Monday, February 4, 2019

Underwater drones could transform hurricane forecasts

Researchers found that all 11 hurricanes they investigated that went through the mid-Atlantic in summer experienced ahead-of-eye cooling. This indicator was not previously known.
The key to predicting storm intensity may lie below the surface, says Undark magazine.
In August 2011, with Hurricane Irene bearing down on the mid-Atlantic coast, Scott Glenn, an ocean engineering researcher at Rutgers University, made a bold decision.
While most other research teams moved their ships, personnel, and expensive hardware to safety ahead of the hurricane, Glenn left his data-collecting drone—a torpedo-shaped underwater “glider” about 6 feet long and worth about $150,000—directly in its path.

Because that remote-controlled glider survived Irene—much to the relief of the New Jersey Department of Environmental Protection, which technically owned it—it may have helped to change the science of hurricane-intensity prediction.
Hurricanes are considered atmospheric storms even though they can’t live without drawing fuel from warm ocean water. While scientists have long known that hurricanes leave the ocean below them substantially cooler as they pull up energy from warm water, forecast models have long assumed that ocean conditions are slow to change and therefore factor them in as constants rather than driving factors in determining a storm’s strength.
But Glenn challenged that assumption when his drone detected a rapid and sharp drop in ocean temperature ahead of Irene’s eye that coincided with a decrease in the storm’s intensity just before it hit the New Jersey shore.
He confirmed that discovery in reverse 14 months later when a rise in water temperature as Hurricane Sandy approached the same New Jersey shore coincided with an increase in the storm’s intensity.

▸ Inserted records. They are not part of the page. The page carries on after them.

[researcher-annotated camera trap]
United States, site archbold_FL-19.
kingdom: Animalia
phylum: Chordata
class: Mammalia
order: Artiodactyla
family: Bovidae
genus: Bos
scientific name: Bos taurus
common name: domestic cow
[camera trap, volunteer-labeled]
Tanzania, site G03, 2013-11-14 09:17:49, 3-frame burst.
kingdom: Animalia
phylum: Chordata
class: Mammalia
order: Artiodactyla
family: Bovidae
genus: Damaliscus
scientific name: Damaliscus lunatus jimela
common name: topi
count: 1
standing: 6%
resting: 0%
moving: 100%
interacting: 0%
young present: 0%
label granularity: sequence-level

“It’s very simple,” Glenn says. “If the ocean’s warm, it increases intensity. If the ocean’s cool, it decreases intensity. So if you want to get the intensity right, you have to get the ocean right.”

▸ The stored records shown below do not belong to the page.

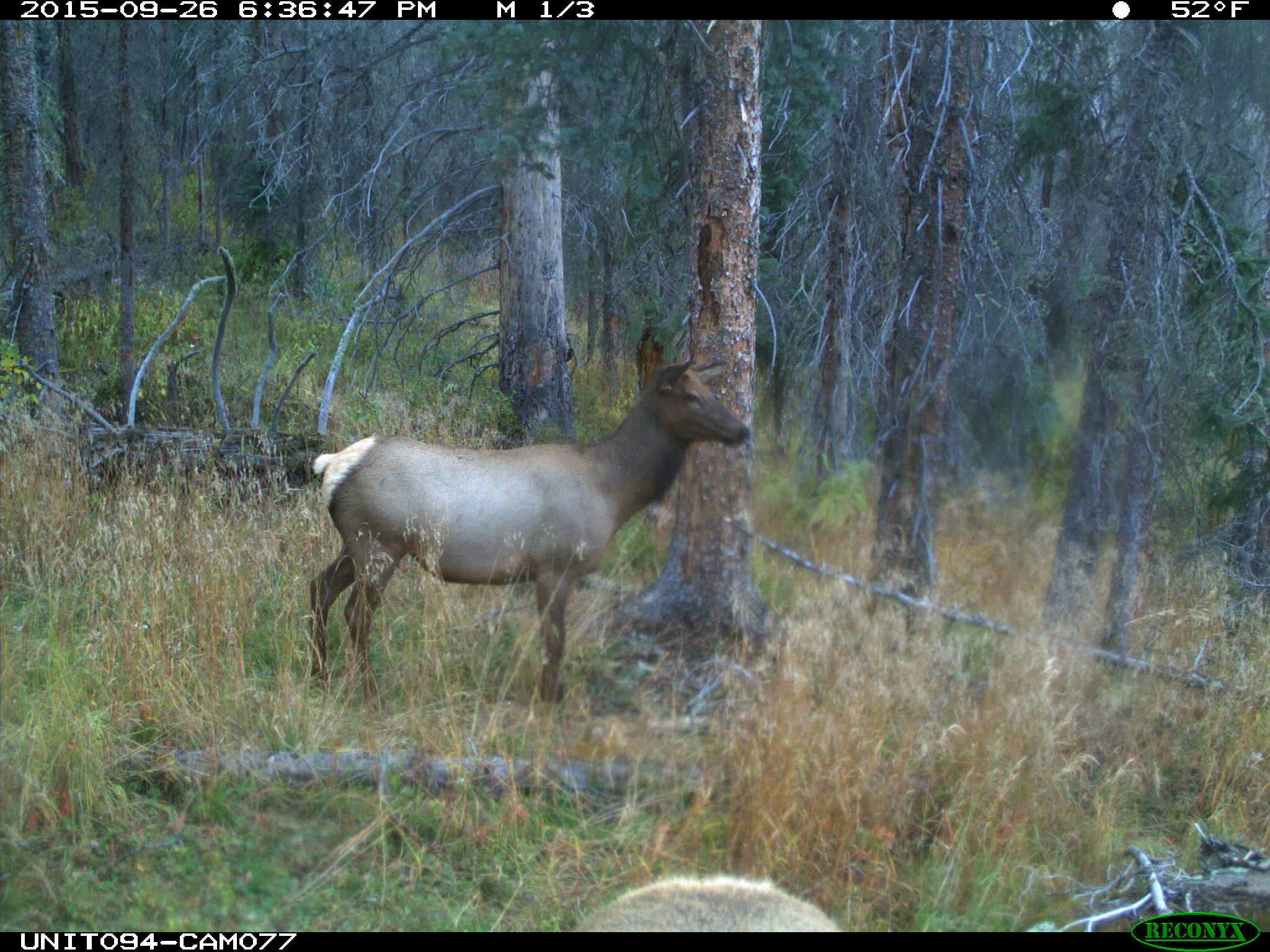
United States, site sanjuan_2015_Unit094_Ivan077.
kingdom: Animalia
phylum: Chordata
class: Mammalia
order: Artiodactyla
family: Cervidae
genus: Cervus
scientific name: Cervus elaphus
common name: red deer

If Glenn is correct, and data like his can be made available to meteorologists and researchers in a timely way, it could dramatically improve the accuracy of hurricane intensity forecasting, which has barely budged in recent years even as track forecasting has gotten better by orders of magnitude. It could also benefit emergency agencies, particularly in cases where residents have ignored warnings because previous forecasts were overblown.

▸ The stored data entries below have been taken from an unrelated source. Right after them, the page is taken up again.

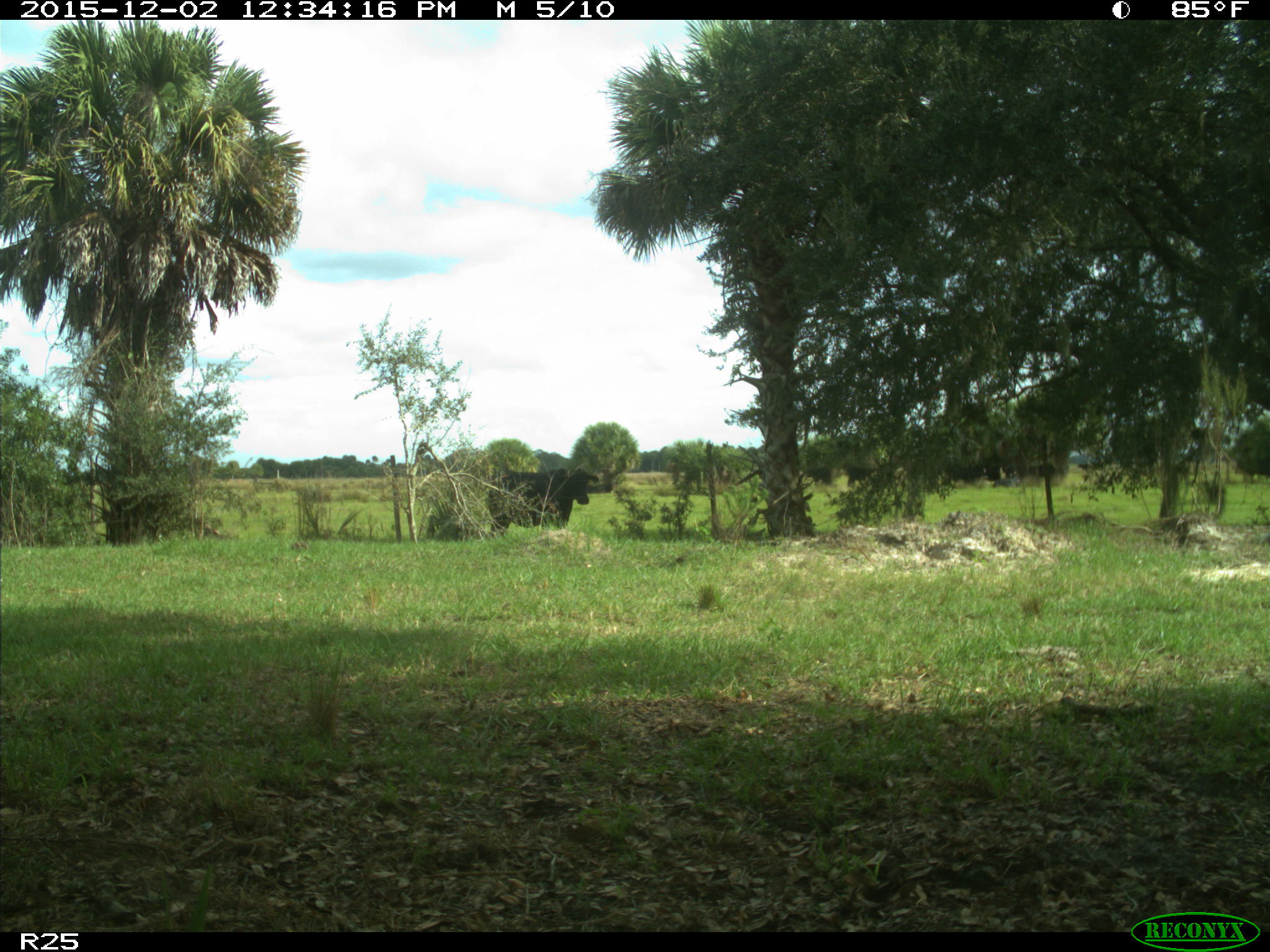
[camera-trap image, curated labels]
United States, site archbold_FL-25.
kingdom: Animalia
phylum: Chordata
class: Mammalia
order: Artiodactyla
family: Bovidae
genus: Bos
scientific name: Bos taurus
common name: domestic cow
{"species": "Bos taurus (domestic cow)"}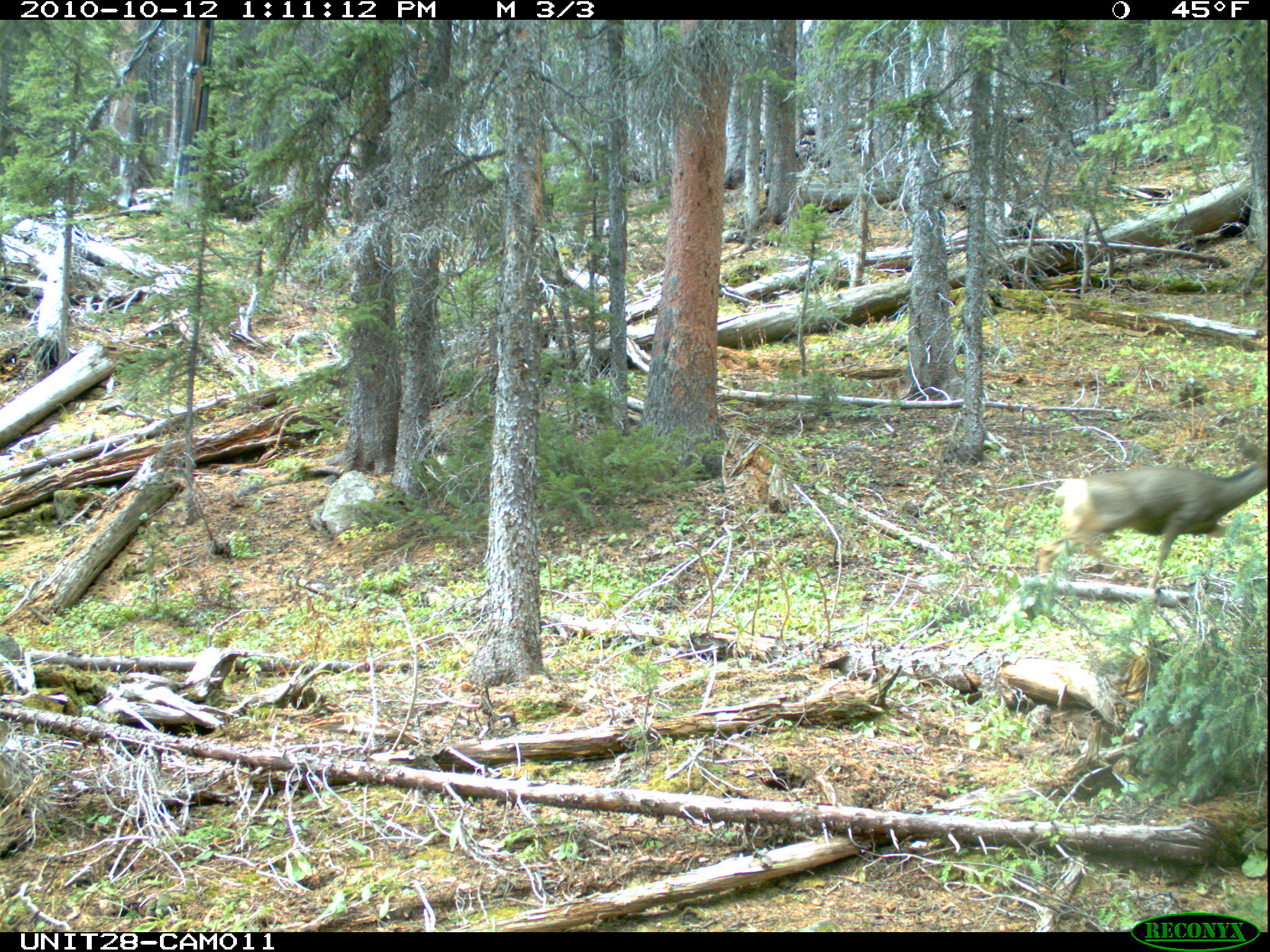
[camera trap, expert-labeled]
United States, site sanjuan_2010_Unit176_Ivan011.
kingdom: Animalia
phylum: Chordata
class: Mammalia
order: Artiodactyla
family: Cervidae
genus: Odocoileus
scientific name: Odocoileus hemionus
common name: mule deer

“It makes all the sense in the world,” says Jennifer Francis, a senior scientist at the Woods Hole Research Center in Massachusetts who specializes in Arctic climate change and how that affects weather patterns in the middle latitudes. Until recently, Francis worked in the same department as Glenn at Rutgers, but she conducted no joint research with him.
“This really key factor is probably going to offer a big step forward in doing a better job with intensity forecasting,” Francis said.
Until drone gliders came along, forecasters had no way of knowing what was going on below the ocean surface during a storm. Unlike the hurricane-hunter aircraft that fly into and around storms, it’s too dangerous to leave ships in their path to take measurements.
And satellites—which can only measure surface temperatures under the best of conditions—can’t detect anything through storm clouds.